---------- READING TEXT ----------
From the very first minutes of "Blue Crush," director John Stockwell
(2001's "crazy/beautiful") had already succeeded, if at nothing else,
in making the beach a place I really longed to be at, and surfing
an alluring sport I really wanted to try. Had the film followed along
a path to being nothing but a generic surfer movie, full of flashy
stunts and shimmeringly beautiful cinematography but no characters
to care about and no story with a brain, it very well could have worn
out its welcome fast. That "Blue Crush" is set in the real world,
and director Stockwell and cowriter Lizzy Weiss have gone to great
lengths in displaying this reality, is what gives the picture a little
more depth than what the targeted teen demographic is usually accustomed to.
Anne Marie (Kate Bosworth), along with live-in best friends Eden (Michelle
Rodriguez) and Lena (Sanoe Lake), have bypassed college in favor of
working as maids at a ritzy hotel resort to pay their rent, and spending
all their free time surfing on the local Hawaiian beach. For Anne
Marie, who has what it takes to become a surfing champion if she can
get over her personal hang-ups, college was not even an option. Abandoned
by her mother years ago, Anne Marie has had no choice but to care
for her troubled 14-year-old sister, Penny (Mika Boorem). With Hawaii's
most prestigious surfing competition, Pipemasters, approaching and
Anne Marie on the contestant's list, her plans are thrown a curveball
in the form of handsome NFL quarterback Matt Tollman (Matthew Davis).
Although his actions suggest he wants to start a relationship, Anne
Marie isn't so sure if she can trust someone who naively throws his
money around as a way of paying people off.
Based on the magazine article "Surf Girls of Maui" by Susan Orlean,
"Blue Crush" is fairly savvy in creating a character study around
the topic of surfing, and even more successful when the camera follows
its characters out to ride the waves. Surely, the main selling point
behind the picture is its surfing, and director Stockwell, editor
Emma E. Hickox (2002's "A Walk to Remember"), and cinematographer
David Hennings do not disappoint. Rarely has a sport been captured
on film with such daring originality and nailbiting tension. From
the rainbow-colored ocean, to the creative and complicated camera
angles, to the awesome journeys through the pipelines of the waves,
the film mercilessly throws the viewers into the dead-center of the
action. The results are often nothing short of thrilling.
What is so critical in a sports movie is developing a lead character
interesting enough to hold one's attention when the setting moves
off the playing fields. Few films achieve this key ingredient, but
Stockwell has gotten it right. In the type of first lead role that
makes people sit up and take notice, Kate Bosworth (2000's "Remember
the Titans") is ideal in portraying Anne Marie as a young woman who
isn't above making the wrong decision, but has the brain and heart
to learn from her experiences. Not just a beach bum who surfs all
day, Anne Marie has a teenage sister to take care of, and a house
(albeit a cruddy one) to pay the rent on. The scenes set at her job,
in which she, Eden, and Lena encounter some disgusting messes in the
endless rooms they clean, hold a palpable feeling of tedium and hard work that rings true.
----------
» YOUR OBJECTIVE
List every actor the Blue Crush review names alongside a character, and give the character each one plays.
---------- RECORD EXTRACTS ----------
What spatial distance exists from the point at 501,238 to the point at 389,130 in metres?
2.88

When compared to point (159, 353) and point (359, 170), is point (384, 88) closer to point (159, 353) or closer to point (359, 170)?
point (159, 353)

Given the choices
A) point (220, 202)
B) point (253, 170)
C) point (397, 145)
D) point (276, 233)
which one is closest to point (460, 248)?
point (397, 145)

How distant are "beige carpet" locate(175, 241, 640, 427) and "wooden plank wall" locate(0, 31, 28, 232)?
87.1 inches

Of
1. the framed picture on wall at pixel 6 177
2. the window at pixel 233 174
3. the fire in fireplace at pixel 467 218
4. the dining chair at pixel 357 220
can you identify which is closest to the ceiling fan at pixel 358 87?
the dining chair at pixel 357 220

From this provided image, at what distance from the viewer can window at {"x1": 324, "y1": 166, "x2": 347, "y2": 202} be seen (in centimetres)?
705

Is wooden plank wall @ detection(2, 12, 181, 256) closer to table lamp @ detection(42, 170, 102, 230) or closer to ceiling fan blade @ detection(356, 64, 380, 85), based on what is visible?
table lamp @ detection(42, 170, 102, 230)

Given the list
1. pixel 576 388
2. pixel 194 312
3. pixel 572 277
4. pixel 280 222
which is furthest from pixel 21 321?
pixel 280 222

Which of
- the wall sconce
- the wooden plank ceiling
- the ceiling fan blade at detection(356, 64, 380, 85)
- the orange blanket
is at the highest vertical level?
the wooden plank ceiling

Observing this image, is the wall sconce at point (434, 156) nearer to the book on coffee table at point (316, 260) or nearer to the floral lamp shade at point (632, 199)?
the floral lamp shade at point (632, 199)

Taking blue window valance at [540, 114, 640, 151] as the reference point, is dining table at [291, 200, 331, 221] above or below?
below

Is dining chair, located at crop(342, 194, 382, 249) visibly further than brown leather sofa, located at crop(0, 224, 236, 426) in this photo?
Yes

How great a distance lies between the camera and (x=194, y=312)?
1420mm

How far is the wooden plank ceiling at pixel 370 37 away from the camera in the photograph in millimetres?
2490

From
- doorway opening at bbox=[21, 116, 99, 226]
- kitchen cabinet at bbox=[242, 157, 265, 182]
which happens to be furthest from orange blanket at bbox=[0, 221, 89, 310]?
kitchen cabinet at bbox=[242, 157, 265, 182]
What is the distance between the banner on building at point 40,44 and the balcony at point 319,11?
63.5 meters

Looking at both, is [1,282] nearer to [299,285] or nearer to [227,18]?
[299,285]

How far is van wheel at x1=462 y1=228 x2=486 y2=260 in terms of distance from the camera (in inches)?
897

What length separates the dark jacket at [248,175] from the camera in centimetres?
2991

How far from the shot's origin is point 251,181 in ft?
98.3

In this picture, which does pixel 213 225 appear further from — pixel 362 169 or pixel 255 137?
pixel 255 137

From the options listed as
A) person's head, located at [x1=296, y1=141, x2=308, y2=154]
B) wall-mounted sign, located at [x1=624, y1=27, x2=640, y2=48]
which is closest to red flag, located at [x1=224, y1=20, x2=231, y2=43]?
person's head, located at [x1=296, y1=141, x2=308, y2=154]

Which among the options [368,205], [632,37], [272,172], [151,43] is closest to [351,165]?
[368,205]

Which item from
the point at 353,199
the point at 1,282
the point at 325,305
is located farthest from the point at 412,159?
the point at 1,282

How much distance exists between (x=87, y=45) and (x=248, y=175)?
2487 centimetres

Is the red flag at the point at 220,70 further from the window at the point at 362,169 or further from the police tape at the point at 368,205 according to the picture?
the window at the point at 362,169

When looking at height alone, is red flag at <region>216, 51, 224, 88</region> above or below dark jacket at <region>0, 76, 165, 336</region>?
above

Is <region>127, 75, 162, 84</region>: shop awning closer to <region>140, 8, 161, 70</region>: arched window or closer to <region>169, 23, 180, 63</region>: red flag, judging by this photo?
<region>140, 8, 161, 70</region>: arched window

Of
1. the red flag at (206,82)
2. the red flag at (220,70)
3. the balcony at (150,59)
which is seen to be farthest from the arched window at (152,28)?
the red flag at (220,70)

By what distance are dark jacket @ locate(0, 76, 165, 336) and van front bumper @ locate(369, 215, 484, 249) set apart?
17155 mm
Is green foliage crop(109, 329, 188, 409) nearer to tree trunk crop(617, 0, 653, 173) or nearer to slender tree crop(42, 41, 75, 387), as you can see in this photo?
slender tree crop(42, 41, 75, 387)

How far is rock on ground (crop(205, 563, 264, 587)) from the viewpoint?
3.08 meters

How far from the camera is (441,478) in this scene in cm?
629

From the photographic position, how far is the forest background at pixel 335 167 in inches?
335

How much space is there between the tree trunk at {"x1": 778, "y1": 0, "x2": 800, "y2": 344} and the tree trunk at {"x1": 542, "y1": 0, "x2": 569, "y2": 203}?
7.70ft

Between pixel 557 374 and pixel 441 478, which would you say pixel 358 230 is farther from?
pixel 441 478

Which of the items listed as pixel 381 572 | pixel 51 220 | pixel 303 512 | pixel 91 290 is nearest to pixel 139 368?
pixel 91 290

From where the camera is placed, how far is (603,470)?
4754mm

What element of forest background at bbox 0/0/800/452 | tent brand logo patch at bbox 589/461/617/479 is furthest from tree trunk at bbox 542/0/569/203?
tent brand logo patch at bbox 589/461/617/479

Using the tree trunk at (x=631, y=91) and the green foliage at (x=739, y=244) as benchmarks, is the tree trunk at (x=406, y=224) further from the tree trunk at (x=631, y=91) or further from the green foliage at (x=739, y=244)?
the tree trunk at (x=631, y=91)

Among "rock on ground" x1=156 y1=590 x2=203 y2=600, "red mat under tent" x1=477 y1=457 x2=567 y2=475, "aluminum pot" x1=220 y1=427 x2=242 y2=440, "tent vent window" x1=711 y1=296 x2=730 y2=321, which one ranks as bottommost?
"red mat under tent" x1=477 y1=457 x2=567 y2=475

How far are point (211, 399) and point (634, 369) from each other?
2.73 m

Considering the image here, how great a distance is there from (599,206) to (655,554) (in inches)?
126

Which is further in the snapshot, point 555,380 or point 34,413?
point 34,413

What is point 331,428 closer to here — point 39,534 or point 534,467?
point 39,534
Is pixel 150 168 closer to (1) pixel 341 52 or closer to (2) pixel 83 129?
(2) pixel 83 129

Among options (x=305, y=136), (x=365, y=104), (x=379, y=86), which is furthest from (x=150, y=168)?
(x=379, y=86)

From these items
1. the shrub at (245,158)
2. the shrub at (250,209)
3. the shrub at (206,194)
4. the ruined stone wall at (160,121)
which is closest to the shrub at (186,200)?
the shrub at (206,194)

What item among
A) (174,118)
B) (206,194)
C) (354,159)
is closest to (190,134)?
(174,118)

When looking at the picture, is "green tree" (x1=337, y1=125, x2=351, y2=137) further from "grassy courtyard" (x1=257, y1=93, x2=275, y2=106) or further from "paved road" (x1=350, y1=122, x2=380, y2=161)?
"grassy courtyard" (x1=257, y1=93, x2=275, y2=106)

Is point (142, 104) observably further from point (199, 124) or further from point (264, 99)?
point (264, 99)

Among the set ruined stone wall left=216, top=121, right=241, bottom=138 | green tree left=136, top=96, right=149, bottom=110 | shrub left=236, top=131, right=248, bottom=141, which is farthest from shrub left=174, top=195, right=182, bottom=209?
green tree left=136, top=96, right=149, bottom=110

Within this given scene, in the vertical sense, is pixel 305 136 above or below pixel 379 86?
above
----------
» FINISHED TASK
- Kate Bosworth: Anne Marie
- Michelle Rodriguez: Eden
- Sanoe Lake: Lena
- Mika Boorem: Penny
- Matthew Davis: Matt Tollman